This will be in two parts; the first will provide background, the second, #6b, later, will describe the project.
People write letters. No, modify that: some people write letters - and these days emails. Some people save the letters they receive. If they save the letters long enough, those letters become of great interest to their descendants, because they capture the daily life of generations past.
My early years were spent at Valley Springs Ranch in the Great Bend Municipality of Saskatchewan, in the elbow of the North Saskatchewan River northwest of Saskatoon. My father's people - English Quakers who arrived in 1912 - homesteaded there, and in time finding the riverbank and the stony plateau above the river unsuitable for grain-growing, raised cattle instead. Five Quaker families came to the district in the early years of the last century, and while they were not kin then, their grandchildren and great-grandchildren are now all connected...
Each of those families, my grandparents' family included, left close family behind them in England. During the following fifty years, letters went back and forth regularly between England and Valley Springs Ranch, and also between my grandparents and those of their children who lived at a distance.
Some of those letters were saved at Valley Springs Ranch. Why some and not others? Because the letters were passed from hand to hand in the Quaker community, and there did not seem to be the expectation that they would always be returned.
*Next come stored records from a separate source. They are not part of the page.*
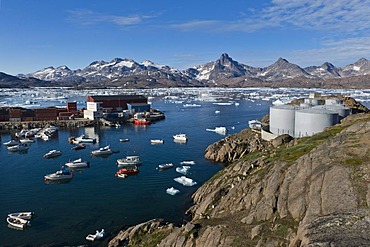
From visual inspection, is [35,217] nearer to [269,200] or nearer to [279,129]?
[269,200]

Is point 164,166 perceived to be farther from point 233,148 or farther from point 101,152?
point 101,152

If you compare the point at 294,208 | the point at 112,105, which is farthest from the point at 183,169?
the point at 112,105

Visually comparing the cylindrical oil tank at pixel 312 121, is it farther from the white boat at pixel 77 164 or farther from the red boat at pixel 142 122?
the red boat at pixel 142 122

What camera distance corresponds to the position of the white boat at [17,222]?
18.4 m

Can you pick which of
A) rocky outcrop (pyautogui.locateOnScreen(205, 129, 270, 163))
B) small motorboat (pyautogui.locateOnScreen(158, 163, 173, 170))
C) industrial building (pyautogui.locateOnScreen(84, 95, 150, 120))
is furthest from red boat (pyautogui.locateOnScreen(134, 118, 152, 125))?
small motorboat (pyautogui.locateOnScreen(158, 163, 173, 170))

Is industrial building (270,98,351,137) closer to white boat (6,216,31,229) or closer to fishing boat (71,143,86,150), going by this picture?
fishing boat (71,143,86,150)

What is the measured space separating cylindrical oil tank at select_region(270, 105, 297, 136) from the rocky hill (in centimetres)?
1297

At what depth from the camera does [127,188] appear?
2469cm

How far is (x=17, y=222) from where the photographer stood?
18.7m

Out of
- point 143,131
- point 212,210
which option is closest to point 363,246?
point 212,210

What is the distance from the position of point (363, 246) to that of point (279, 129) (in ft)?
82.9

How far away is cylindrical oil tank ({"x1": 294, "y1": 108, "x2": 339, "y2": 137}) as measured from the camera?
27.7 m

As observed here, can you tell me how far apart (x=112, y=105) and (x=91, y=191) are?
4533cm

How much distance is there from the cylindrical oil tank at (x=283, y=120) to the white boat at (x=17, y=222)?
76.0 ft
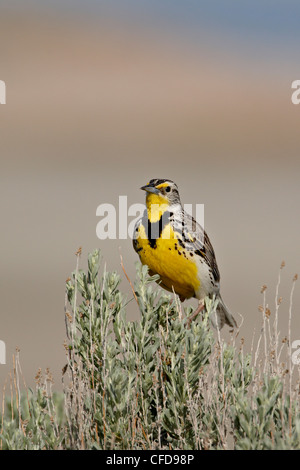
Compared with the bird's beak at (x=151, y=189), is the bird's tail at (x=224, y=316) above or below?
below

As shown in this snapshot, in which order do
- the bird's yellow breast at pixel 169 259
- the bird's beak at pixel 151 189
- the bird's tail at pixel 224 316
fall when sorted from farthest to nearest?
the bird's tail at pixel 224 316, the bird's beak at pixel 151 189, the bird's yellow breast at pixel 169 259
When the time came for the last of my grandparents' children to retire and leave Valley Springs Ranch, the decision was made to donate the letters, along with photographs, documents, diaries and memorabilia, to the Saskatchewan Archives Board. This was the early 1980s, and at that time no one in the younger generation - MY generation - had expressed an interest in this material, consequently it seemed to my aunts to be a good move to do this.
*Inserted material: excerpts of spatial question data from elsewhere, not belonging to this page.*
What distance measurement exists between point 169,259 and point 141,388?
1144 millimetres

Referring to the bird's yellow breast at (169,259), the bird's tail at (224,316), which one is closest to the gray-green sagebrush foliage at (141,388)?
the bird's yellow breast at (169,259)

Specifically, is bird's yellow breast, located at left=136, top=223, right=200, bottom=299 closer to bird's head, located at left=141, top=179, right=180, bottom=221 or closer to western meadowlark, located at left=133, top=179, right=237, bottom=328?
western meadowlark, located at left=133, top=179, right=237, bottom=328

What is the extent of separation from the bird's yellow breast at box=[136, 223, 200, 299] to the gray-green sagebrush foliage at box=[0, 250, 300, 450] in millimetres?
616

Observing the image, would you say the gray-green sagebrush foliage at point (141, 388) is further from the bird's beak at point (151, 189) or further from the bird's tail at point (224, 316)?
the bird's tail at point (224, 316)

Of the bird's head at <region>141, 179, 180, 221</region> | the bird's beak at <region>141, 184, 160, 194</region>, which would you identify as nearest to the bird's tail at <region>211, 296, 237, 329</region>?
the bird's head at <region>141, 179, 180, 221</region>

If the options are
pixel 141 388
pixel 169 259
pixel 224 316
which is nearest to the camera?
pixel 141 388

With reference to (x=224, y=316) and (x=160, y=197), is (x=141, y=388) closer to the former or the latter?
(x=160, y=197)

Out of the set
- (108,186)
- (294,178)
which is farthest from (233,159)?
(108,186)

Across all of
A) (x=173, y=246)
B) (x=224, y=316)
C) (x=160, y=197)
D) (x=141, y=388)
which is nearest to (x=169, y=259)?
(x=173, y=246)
And a good move it was. The Hinde Fond of the Saskatchewan Archives Board, now housed in the main SAB location in Regina, is set up to document, preserve and make accessible all archival material. We know this from visiting the SAB Saskatoon, and being required to get a researcher's pass, and they wear white gloves to handle the material...
Several years ago my sister and I started arranging for copies of pictures and paper materials to be copied. Among these were the letters to the Ranch, and when they finally were given attention, they cried out to be made into a book. That book, Letters to the Ranch, is close to being ready to print and bind, and it is hoped it will be dated 2008.
Status: It's on the front burner. Mary took the draft for final proofreading yesterday.